### [GIVEN PASSAGE]

▼

Rotor challenges prevailing hub technology with RVOLVER

Lower friction when coasting so you roll farther on accumulated momentum

Gear News
Rotor RVOLVER Hub Technology

By utilizing a clutch-type system and floating the ring, you lower friction when coasting so you can roll farther on accumulated momentum.

Rotor has long been a bastion for alternative ideas. They made their name selling oval chainrings to an industry that’s forever revolved around round. And now the Spanish company is taking aim at the hub market.

Their new RVOLVER technology utilizes radial pawls in the freehub body that engage a floating ratchet ring with a less than 15° engagement angle to react (they say) instantly to pedaling force without losing velocity. The idea is that utilizing a clutch-type system and floating the ring, you lower friction when coasting so you can roll farther on accumulated momentum. Press play to see the unique hub in action.

Rotor also claims that by connecting the ratchet ring to the hub shell without threaded parts significantly lowers RVOLVER’s weight, and sealed bearings and fewer internal parts make it easier to install and maintain without the need for special tools.

▲

### [EXCERPTED DATA]
▼

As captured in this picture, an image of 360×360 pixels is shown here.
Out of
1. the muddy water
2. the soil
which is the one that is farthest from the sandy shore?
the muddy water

▲

### [GIVEN PROBLEM]
In the article on Rotor's RVOLVER hub, what engagement angle is given for the radial pawls meeting the floating ratchet ring?

### [RESPONSE TO THE EXERCISE]
Less than 15°.